Task statement
Could you copy out each line of the listing below word for word, leaving the pictures out of your answer?

Text data in caption style
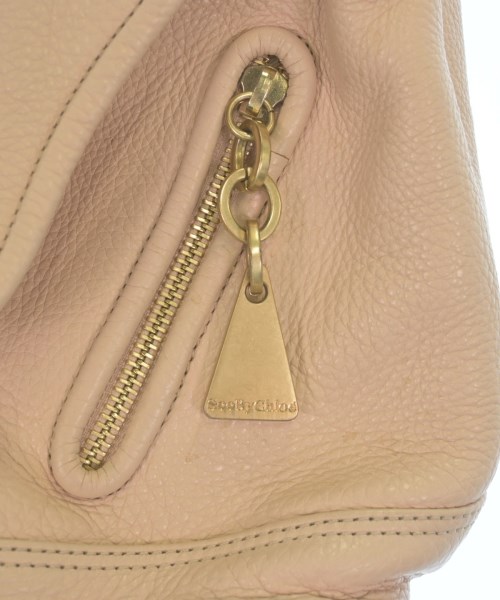 See By Chloe（シー　バイ　クロエ）ハンドバッグ ベージュ サイズ:- レディース/2200611038029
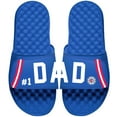 thumbnail image 1 of LA Clippers ISlide Dad Slide Sandals - Royal, 1 of 1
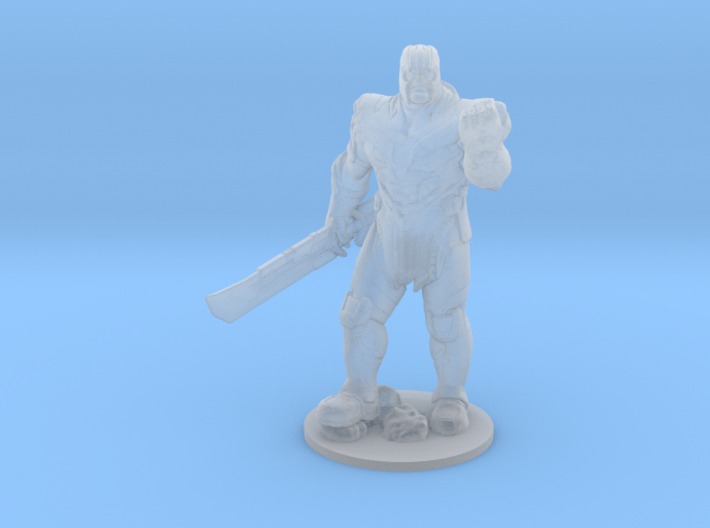 Thanos Endgame 1/60 Miniature for games and rpg 3d printed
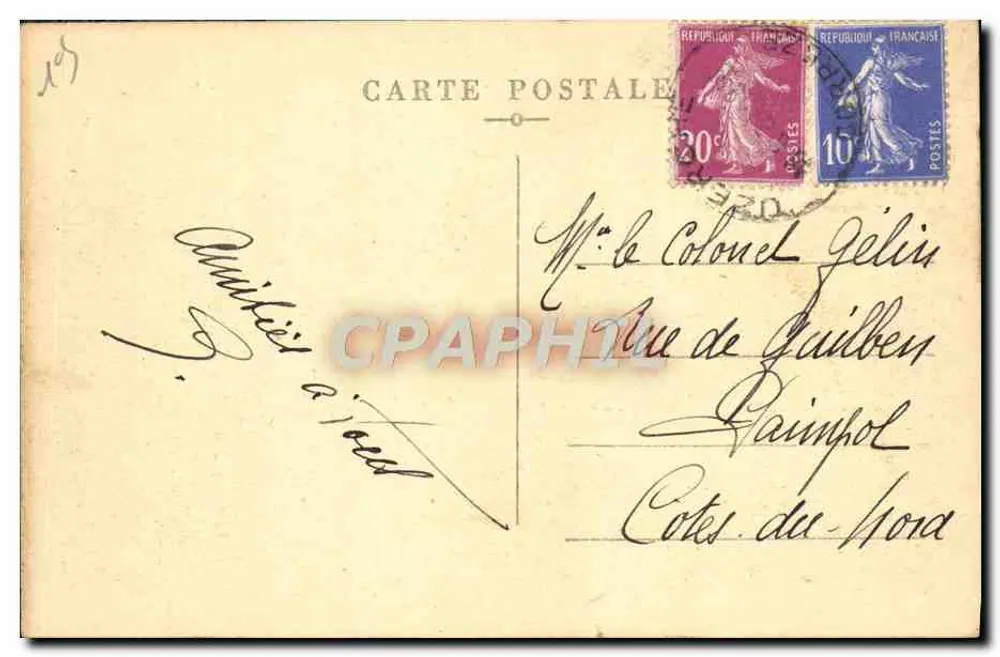 Uzerche (Corrèze) — Vista geral — 47 - Verso
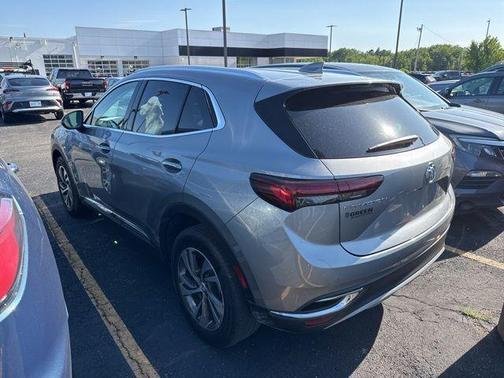 Gray 2023 Buick Envision Essence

Solved problem
 See By Chloe（シー　バイ　クロエ）ハンドバッグ ベージュ サイズ:- レディース/2200611038029
 thumbnail image 1 of LA Clippers ISlide Dad Slide Sandals - Royal, 1 of 1
 Thanos Endgame 1/60 Miniature for games and rpg 3d printed
 Uzerche (Corrèze) — Vista geral — 47 - Verso
 Gray 2023 Buick Envision Essence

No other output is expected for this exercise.